Adenoidectomy is the most common surgical procedure in pediatric cases. Surgeons mostly start to learn principles of ENT surgeries with adenoidectomy. Conventional curettage adenoidectomy is the first surgical experiences of many otolaryngologists. Blind working and curettage with digital palpation is not easy to learn at the beginning of otolaryngology training. Conventional curettage adenoidectomy with digital palpation is not right way to start teaching of adenoidectomy. Conventional way mostly depends on imagination of blind area. This situation may cause the complications in in-experienced hands. Endoscope assisted methods may help improve training outcomes and efficiency of surgery. However using endoscope assisted methods need experience in endoscopic sinus surgery. In addition, setting of the endoscopic imaging equipment needs more time which leads to prolonged surgeries. Trans-oral indirect mirror examination is a very easy and effective way to explore the nasopharyngeal area. It doesn’t need any additional equipment except laryngeal mirror. This technique doesn’t need any setting time in contrast to endoscope assisted techniques. This technique doesn’t need any endoscopic sinus surgery experience thus it can be used at the beginning of resident training.

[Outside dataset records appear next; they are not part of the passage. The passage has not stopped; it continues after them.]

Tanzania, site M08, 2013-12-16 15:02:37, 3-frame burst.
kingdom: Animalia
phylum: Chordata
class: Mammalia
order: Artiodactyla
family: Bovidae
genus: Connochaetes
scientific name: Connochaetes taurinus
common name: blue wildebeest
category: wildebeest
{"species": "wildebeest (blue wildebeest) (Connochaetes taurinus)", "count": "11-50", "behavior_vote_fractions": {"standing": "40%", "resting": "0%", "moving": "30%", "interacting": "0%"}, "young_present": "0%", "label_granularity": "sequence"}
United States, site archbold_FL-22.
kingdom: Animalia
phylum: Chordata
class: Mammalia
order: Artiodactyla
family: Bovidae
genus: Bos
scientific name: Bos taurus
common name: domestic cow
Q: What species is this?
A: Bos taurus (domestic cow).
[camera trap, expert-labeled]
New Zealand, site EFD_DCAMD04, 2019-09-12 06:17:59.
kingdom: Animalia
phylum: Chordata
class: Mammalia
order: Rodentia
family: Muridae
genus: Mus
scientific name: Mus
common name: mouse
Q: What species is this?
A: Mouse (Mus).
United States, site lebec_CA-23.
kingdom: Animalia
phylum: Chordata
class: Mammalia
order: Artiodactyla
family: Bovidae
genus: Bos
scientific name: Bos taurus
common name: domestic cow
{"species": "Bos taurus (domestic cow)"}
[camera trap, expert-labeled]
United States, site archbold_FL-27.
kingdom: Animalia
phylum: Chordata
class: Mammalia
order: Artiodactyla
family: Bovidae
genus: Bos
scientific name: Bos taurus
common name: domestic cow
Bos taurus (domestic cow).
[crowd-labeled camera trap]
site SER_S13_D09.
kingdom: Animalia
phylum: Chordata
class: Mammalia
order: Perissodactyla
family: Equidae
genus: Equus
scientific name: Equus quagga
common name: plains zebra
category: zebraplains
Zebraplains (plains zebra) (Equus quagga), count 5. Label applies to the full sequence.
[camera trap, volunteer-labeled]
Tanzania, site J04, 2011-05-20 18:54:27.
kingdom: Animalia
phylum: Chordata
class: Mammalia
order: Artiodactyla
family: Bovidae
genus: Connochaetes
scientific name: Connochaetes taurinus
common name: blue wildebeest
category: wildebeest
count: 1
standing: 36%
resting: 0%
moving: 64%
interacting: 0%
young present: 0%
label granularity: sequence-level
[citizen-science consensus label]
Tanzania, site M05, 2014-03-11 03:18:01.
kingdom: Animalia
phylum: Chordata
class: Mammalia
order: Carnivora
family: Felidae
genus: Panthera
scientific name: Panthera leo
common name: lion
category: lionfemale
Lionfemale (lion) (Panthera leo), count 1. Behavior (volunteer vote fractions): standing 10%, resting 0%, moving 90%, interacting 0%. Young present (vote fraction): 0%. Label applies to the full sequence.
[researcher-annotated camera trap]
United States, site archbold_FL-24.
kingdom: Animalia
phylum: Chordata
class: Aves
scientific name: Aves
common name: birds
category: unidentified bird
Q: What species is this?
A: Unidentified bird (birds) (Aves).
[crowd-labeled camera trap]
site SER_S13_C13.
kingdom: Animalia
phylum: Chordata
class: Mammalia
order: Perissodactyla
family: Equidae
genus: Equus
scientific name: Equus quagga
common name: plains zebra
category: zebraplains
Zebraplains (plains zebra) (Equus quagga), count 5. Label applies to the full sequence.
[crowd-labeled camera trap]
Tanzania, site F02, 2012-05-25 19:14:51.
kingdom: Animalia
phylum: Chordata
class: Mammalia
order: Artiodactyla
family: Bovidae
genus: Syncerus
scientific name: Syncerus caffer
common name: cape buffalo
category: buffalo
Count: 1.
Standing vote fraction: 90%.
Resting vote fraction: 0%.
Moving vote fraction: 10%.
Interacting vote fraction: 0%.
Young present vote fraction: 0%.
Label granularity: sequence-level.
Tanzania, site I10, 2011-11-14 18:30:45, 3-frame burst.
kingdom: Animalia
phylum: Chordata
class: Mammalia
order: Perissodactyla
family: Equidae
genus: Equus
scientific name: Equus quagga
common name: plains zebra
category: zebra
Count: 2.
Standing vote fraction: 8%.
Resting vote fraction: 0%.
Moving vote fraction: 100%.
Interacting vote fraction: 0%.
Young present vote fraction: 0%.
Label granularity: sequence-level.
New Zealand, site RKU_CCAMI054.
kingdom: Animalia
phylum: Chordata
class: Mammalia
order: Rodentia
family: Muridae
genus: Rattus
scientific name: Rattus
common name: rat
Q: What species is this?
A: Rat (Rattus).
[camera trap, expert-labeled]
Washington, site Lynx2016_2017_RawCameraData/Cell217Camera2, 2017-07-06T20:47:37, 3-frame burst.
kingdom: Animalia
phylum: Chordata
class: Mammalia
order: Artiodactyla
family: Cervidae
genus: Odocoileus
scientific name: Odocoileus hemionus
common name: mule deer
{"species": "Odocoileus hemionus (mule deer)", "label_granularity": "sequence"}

This study was designed to evaluate the efficiency of conventional curettage adenoidectomy by different exploration techniques.

Conclusion

Digital palpation of nasopharynx is not an effective way to check residual adenoid tissue. The visualization methods are strongly recommended to improve surgical outcomes. Indirect trans-oral mirror examination or trans-nasal endoscopic examination can be used for this issue. Trans-oral indirect mirror examination may be superior due to simplicity of needed equipment and practicability for young surgeons.

Acknowledgments:
All authors thank to Jes Millsaps for her English revisions.